Learning to Use Tools via Cooperative and Interactive Agents
Zhengliang Shi, Shen Gao, Xiuyi Chen, Yue Feng, Lingyong Yan, Haibo Shi, Dawei Yin, Pengjie Ren, Suzan Verberne, Zhaochun Ren
TL;DR
The paper addresses the fragility of single-agent tool-use in LLMs by introducing ConAgents, a cooperative framework that splits tool-learning into three specialized agents—Grounding, Execution, and Review—accompanied by automatic and adaptive communication protocols. It further offers SPAN, a specialized action distillation approach, to empower open-source LLMs by distilling task-solving trajectories into dedicated agents. Extensive experiments on ToolBench and RestBench demonstrate that ConAgents consistently outperform baselines, with open-source variants achieving strong performance when enhanced by SPAN. The work advances practical tool use by enabling dynamic error calibration, modular specialization, and accessible deployment on open-source models, with implications for robust, real-world AI agent systems.
Abstract
Tool learning empowers large language models (LLMs) as agents to use external tools and extend their utility. Existing methods employ one single LLM-based agent to iteratively select and execute tools, thereafter incorporating execution results into the next action prediction. Despite their progress, these methods suffer from performance degradation when addressing practical tasks due to: (1) the pre-defined pipeline with restricted flexibility to calibrate incorrect actions, and (2) the struggle to adapt a general LLM-based agent to perform a variety of specialized actions. To mitigate these problems, we propose ConAgents, a Cooperative and interactive Agents framework, which coordinates three specialized agents for tool selection, tool execution, and action calibration separately. ConAgents introduces two communication protocols to enable the flexible cooperation of agents. To effectively generalize the ConAgents into open-source models, we also propose specialized action distillation, enhancing their ability to perform specialized actions in our framework. Our extensive experiments on three datasets show that the LLMs, when equipped with the ConAgents, outperform baselines with substantial improvement (i.e., up to 14% higher success rate).

• • • •

- [Exercise instructions]
a) Answer these questions from the text on ConAgents.
(i) What three agents does ConAgents split tool-learning into?
(ii) On which two benchmarks were the experiments run?
(iii) Up to how much higher a success rate do LLMs equipped with ConAgents reach over baselines?
b) Decide whether each statement agrees with the text on ConAgents. Answer yes or no, quoting the deciding words.
(i) Existing methods use several LLM-based agents to select and execute tools.
(ii) SPAN is meant to strengthen open-source LLMs.
(iii) ConAgents introduces a single communication protocol.

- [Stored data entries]
• • • •

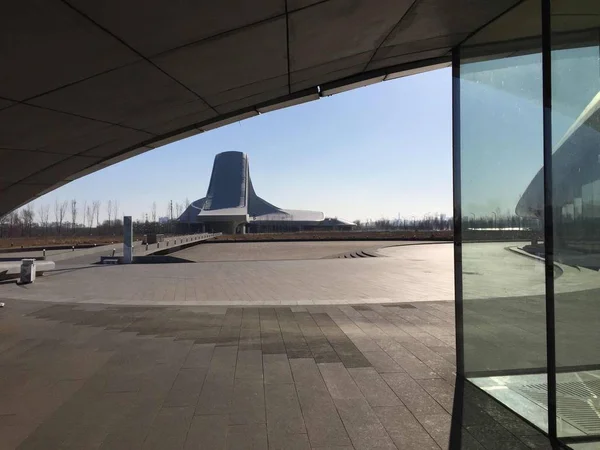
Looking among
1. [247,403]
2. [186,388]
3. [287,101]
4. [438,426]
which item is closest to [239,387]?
[247,403]

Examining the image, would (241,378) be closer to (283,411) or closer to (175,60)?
(283,411)

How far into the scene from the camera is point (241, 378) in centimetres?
468

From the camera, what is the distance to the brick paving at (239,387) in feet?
11.1

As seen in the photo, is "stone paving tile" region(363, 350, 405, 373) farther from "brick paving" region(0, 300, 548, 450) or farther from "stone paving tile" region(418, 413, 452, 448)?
"stone paving tile" region(418, 413, 452, 448)

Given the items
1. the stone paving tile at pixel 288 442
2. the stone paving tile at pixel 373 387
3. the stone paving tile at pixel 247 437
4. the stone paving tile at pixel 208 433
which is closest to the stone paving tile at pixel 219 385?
the stone paving tile at pixel 208 433

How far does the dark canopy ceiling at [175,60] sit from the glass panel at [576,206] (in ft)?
2.41

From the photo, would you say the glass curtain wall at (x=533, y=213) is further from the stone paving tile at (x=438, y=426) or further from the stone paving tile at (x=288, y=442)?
the stone paving tile at (x=288, y=442)

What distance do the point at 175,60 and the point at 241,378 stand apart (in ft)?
11.0

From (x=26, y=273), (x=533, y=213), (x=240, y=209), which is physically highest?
(x=240, y=209)

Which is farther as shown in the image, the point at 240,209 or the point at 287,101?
the point at 240,209

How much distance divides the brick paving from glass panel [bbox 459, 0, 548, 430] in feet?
1.44

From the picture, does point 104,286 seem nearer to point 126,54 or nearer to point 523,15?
point 126,54

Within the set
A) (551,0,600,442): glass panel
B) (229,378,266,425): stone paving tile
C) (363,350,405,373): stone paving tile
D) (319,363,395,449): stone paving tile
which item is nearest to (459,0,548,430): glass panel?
(551,0,600,442): glass panel

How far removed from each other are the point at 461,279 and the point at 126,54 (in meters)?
3.79
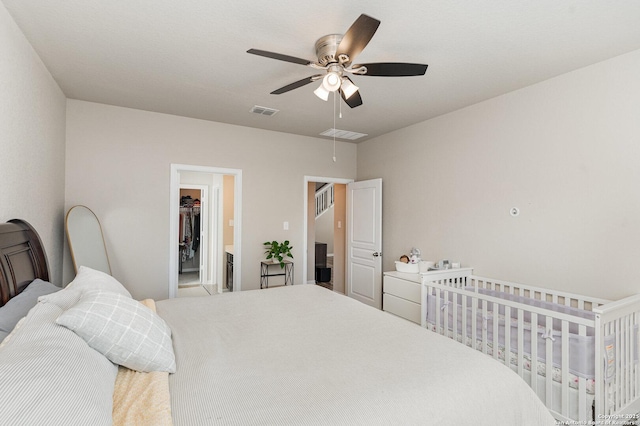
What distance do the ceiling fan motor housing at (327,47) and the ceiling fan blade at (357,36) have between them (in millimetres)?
131

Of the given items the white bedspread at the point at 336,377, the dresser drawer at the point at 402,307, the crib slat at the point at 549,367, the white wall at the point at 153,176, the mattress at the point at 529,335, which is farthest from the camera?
the white wall at the point at 153,176

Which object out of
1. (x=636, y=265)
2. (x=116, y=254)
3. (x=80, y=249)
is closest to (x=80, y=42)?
(x=80, y=249)

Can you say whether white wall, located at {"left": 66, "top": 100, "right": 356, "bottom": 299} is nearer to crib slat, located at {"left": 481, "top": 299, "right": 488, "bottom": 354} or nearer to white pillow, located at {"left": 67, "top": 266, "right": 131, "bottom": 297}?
white pillow, located at {"left": 67, "top": 266, "right": 131, "bottom": 297}

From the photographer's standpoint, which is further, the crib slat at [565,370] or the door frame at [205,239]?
the door frame at [205,239]

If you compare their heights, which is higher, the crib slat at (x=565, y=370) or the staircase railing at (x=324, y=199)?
the staircase railing at (x=324, y=199)

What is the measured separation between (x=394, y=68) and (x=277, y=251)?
311 centimetres

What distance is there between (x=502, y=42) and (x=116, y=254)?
426cm

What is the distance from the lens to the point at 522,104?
9.87 feet

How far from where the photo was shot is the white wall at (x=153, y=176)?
11.7 ft

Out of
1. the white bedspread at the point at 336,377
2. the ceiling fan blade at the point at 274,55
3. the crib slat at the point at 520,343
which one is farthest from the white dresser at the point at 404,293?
the ceiling fan blade at the point at 274,55

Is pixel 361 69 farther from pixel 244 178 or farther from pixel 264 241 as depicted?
pixel 264 241

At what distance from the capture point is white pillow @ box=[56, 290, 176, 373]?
1158 millimetres

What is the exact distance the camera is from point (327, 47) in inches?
86.0

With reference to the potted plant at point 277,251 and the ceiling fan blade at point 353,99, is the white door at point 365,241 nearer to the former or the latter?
the potted plant at point 277,251
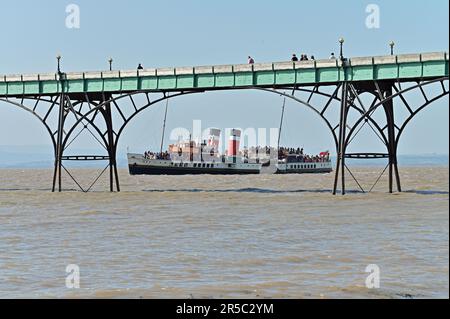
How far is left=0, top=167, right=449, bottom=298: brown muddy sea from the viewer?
16859 mm

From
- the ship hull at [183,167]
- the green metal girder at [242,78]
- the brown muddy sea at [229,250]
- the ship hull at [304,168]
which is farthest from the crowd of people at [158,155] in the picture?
the brown muddy sea at [229,250]

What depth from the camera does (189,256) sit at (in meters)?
21.9

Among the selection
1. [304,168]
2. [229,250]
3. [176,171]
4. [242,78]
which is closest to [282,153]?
[304,168]

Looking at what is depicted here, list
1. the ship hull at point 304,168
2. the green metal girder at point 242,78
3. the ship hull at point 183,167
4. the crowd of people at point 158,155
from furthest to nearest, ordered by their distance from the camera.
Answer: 1. the ship hull at point 304,168
2. the crowd of people at point 158,155
3. the ship hull at point 183,167
4. the green metal girder at point 242,78

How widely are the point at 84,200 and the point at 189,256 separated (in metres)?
27.9

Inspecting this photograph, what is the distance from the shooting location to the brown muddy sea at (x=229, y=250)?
1686 centimetres

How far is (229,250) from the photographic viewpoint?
23.2 metres

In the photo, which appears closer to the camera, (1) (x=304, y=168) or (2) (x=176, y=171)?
(2) (x=176, y=171)

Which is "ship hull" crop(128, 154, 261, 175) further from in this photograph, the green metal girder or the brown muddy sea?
the brown muddy sea

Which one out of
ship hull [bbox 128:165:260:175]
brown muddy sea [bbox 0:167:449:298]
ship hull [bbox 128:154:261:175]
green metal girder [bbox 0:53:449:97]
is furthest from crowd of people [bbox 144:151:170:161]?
brown muddy sea [bbox 0:167:449:298]

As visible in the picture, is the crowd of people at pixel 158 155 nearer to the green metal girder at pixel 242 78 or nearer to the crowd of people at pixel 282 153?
the crowd of people at pixel 282 153

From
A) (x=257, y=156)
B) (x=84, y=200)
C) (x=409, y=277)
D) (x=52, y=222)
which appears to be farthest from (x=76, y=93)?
(x=257, y=156)

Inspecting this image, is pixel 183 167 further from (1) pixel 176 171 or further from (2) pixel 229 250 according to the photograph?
(2) pixel 229 250

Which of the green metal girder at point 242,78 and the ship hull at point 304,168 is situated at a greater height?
the green metal girder at point 242,78
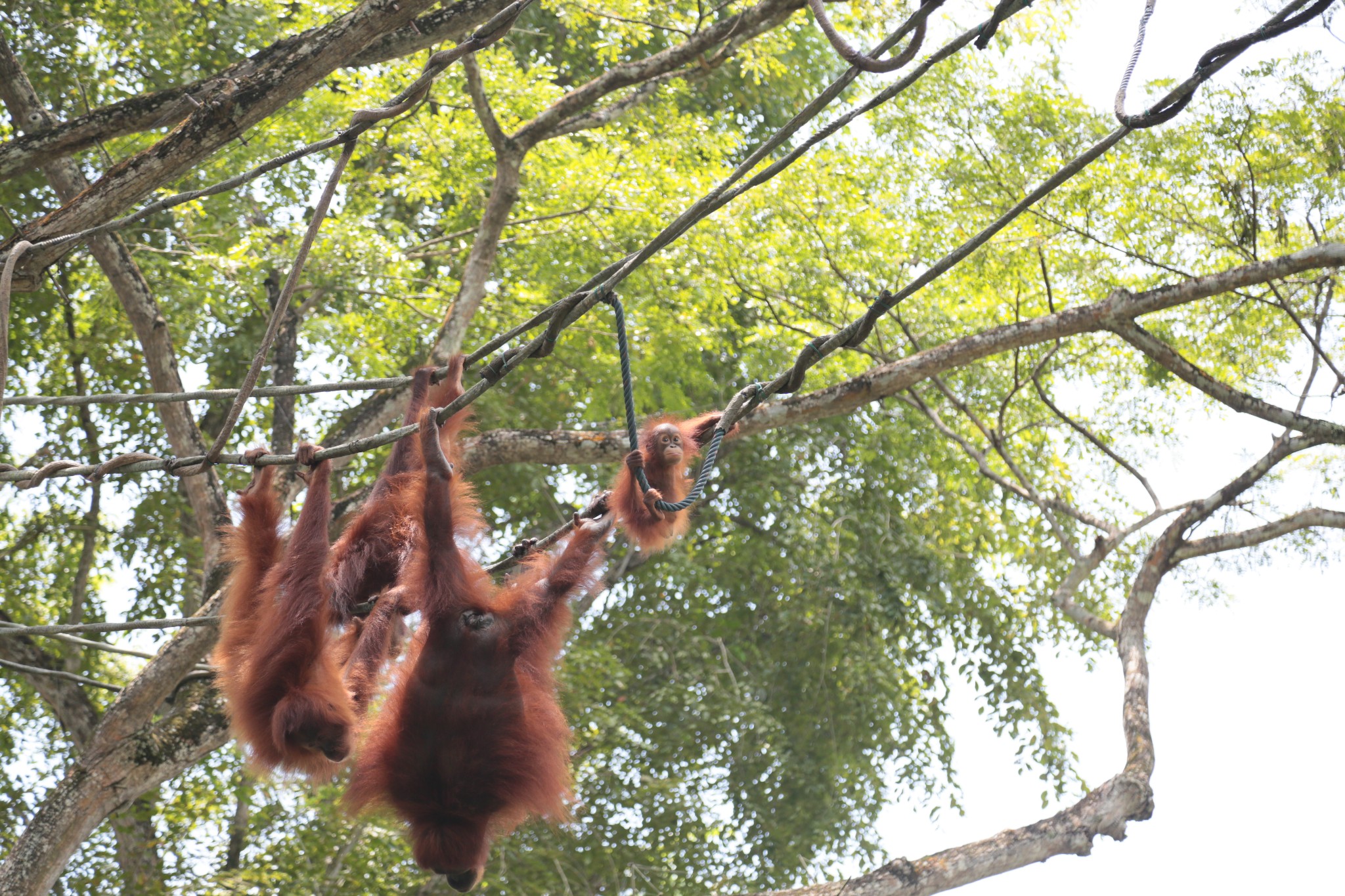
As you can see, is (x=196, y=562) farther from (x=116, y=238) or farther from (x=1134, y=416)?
(x=1134, y=416)

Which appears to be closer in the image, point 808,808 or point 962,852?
point 962,852

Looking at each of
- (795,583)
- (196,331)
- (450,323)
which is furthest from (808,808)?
(196,331)

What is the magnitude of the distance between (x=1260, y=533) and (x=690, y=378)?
4558 millimetres

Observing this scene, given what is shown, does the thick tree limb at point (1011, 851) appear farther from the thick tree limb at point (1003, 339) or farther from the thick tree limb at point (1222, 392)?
the thick tree limb at point (1003, 339)

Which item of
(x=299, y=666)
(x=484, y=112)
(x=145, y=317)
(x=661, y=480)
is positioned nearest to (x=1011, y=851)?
(x=661, y=480)

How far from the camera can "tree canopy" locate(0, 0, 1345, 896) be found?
23.0 feet

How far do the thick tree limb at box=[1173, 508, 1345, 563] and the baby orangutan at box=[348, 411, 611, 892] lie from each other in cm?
497

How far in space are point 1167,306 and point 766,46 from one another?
147 inches

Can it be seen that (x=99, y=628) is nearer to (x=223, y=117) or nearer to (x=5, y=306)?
(x=5, y=306)

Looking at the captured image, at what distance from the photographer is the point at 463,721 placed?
3.32 meters

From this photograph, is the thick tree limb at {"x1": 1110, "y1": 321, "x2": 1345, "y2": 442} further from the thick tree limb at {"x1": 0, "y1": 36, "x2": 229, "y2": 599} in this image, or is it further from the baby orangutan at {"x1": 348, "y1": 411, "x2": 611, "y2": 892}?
the thick tree limb at {"x1": 0, "y1": 36, "x2": 229, "y2": 599}

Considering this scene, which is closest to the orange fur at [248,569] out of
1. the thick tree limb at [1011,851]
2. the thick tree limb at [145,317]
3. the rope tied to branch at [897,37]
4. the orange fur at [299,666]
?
the orange fur at [299,666]

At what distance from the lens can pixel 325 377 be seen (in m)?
10.8

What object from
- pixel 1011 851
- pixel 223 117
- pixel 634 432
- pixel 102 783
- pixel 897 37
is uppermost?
pixel 223 117
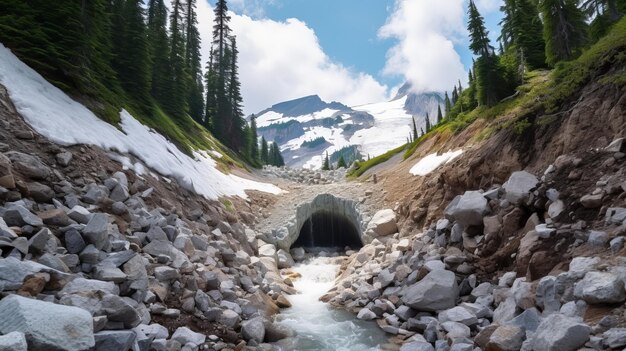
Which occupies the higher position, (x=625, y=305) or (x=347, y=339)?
(x=625, y=305)

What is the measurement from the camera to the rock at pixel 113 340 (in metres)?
6.90

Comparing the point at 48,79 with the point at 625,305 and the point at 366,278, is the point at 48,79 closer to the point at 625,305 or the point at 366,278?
the point at 366,278

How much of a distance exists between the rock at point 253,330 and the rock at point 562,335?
7402 millimetres

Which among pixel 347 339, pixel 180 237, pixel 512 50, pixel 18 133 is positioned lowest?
pixel 347 339

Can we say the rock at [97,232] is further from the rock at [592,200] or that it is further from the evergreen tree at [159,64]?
the evergreen tree at [159,64]

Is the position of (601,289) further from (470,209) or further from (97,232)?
(97,232)

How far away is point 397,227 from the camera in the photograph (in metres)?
22.1

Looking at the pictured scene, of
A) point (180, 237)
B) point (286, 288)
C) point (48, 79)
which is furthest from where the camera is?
point (286, 288)

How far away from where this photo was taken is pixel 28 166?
34.7 ft

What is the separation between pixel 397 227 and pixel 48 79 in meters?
19.7

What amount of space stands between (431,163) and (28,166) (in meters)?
22.4

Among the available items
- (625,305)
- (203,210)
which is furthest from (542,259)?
(203,210)

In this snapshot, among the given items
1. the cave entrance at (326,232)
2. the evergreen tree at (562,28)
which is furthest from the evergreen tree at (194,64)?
the evergreen tree at (562,28)

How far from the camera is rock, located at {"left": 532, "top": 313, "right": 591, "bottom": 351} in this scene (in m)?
6.66
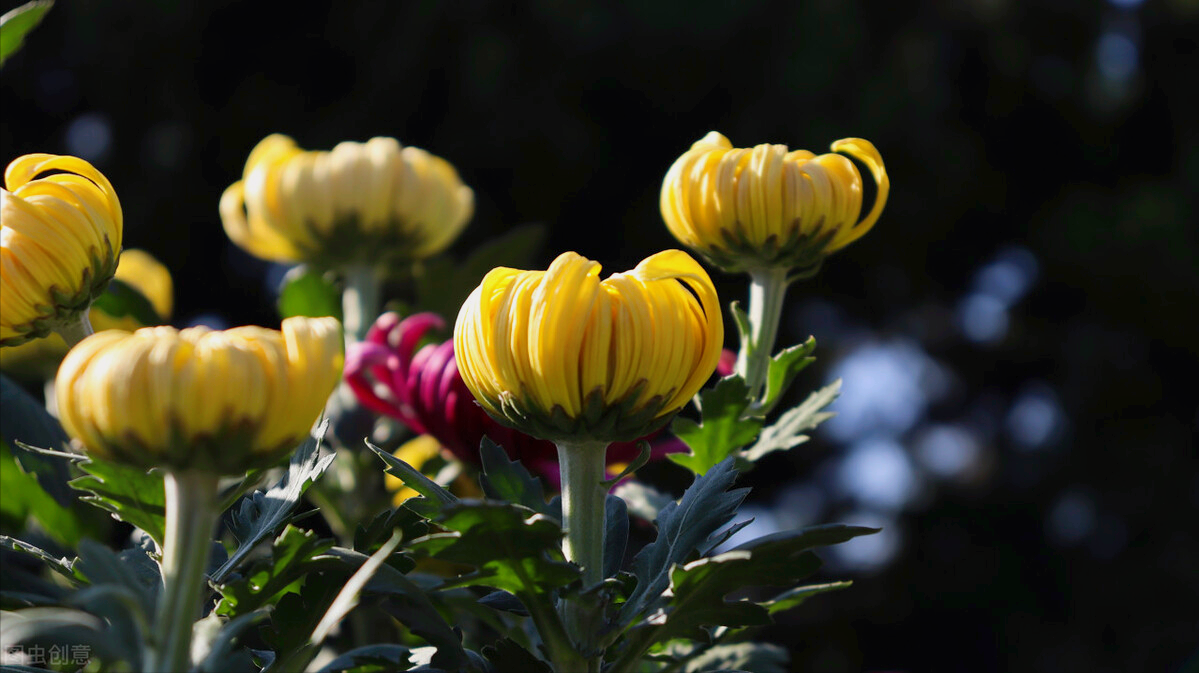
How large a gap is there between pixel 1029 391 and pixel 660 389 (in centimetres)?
447

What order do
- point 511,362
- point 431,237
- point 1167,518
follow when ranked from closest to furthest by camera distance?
point 511,362
point 431,237
point 1167,518

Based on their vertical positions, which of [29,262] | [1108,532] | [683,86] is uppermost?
[683,86]

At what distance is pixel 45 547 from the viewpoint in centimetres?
58

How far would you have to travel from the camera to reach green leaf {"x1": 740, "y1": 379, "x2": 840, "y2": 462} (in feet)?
1.81

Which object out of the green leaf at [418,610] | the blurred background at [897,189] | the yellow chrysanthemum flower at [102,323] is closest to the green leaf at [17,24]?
the yellow chrysanthemum flower at [102,323]

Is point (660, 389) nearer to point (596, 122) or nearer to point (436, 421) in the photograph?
point (436, 421)

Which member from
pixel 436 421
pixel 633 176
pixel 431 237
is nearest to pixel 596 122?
pixel 633 176

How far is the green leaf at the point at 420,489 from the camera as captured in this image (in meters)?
0.42

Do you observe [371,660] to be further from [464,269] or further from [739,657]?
[464,269]

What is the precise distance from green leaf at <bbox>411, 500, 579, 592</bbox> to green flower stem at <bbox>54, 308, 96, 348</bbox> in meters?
0.20

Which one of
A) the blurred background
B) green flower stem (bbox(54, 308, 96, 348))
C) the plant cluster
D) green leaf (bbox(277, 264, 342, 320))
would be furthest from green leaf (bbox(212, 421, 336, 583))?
the blurred background

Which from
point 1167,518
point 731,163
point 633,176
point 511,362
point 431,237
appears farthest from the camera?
point 1167,518

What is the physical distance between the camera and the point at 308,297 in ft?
2.69

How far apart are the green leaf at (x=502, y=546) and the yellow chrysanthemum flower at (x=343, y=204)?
53 centimetres
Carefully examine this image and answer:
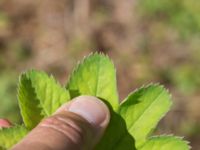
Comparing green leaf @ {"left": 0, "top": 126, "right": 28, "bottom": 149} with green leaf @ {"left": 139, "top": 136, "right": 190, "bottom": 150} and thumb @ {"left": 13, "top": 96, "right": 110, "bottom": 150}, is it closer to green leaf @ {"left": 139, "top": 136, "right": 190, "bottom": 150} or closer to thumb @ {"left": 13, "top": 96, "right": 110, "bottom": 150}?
thumb @ {"left": 13, "top": 96, "right": 110, "bottom": 150}

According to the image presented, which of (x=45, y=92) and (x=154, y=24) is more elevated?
(x=45, y=92)

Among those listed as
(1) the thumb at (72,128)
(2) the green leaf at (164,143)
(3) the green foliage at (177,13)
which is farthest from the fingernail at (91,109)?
(3) the green foliage at (177,13)

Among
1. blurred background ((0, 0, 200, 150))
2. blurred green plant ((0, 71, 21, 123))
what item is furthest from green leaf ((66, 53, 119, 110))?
blurred green plant ((0, 71, 21, 123))

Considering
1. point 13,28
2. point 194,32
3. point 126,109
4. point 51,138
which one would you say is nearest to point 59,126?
point 51,138

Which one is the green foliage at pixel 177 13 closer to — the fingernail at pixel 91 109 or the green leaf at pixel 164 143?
the fingernail at pixel 91 109

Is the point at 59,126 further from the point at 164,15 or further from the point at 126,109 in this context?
the point at 164,15

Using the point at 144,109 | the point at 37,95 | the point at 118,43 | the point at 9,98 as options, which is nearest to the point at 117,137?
the point at 144,109
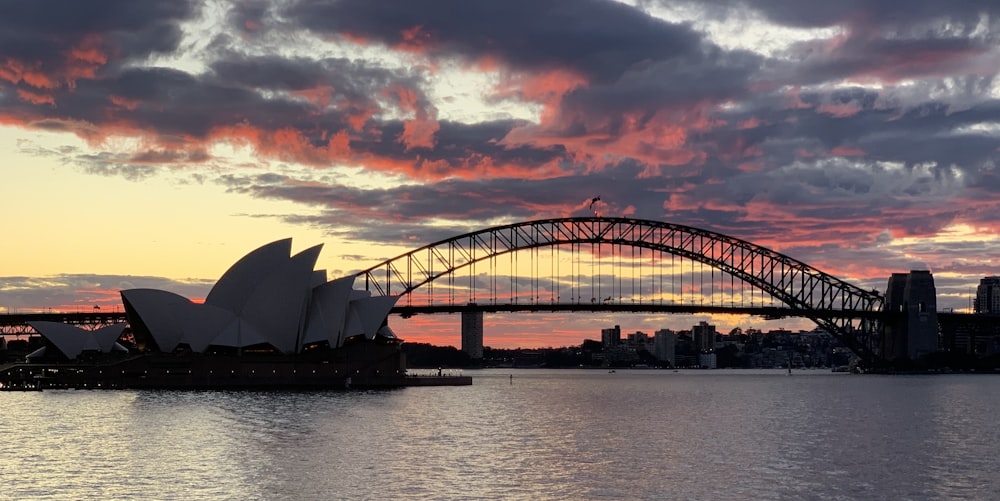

• • • •

- [Solutions below]
a)
(i) Grounding, Execution, and Review.
(ii) ToolBench and RestBench.
(iii) Up to 14% higher.

b)
(i) No: "Existing methods employ one single LLM-based agent to iteratively select and execute tools"
(ii) Yes: "to empower open-source LLMs by distilling task-solving trajectories into dedicated agents"
(iii) No: "ConAgents introduces two communication protocols to enable the flexible cooperation of agents."